**Short task:**
Turn the part of the data that opens with the line containing "Out of the choices" and closes with the line containing "From the horse", both lines included, into a numbered list with blank lines left out. Do not include any other lines.

**Listed entries:**
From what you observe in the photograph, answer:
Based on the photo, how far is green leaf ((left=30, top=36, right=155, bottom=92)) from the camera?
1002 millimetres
==
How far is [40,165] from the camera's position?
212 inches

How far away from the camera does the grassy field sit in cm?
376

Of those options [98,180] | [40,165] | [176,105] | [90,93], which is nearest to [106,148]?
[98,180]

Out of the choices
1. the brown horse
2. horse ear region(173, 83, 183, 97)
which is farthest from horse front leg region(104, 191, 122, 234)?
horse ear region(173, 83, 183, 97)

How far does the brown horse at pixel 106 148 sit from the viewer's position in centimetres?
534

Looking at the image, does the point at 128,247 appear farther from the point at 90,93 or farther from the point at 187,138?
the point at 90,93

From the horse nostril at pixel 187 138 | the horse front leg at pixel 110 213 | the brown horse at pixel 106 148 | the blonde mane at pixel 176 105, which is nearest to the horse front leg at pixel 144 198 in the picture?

**Reply to the task:**
1. Out of the choices
2. 1. the brown horse
3. 2. horse ear region(173, 83, 183, 97)
4. which is farthest from horse front leg region(104, 191, 122, 234)?
5. horse ear region(173, 83, 183, 97)
6. How far does the brown horse at pixel 106 148 sit from the viewer's position in centimetres?
7. 534
8. Looking at the image, does the point at 128,247 appear farther from the point at 90,93 or farther from the point at 187,138?
9. the point at 90,93
10. From the horse nostril at pixel 187 138 | the horse front leg at pixel 110 213 | the brown horse at pixel 106 148 | the blonde mane at pixel 176 105, which is nearest to the horse front leg at pixel 144 198 in the picture?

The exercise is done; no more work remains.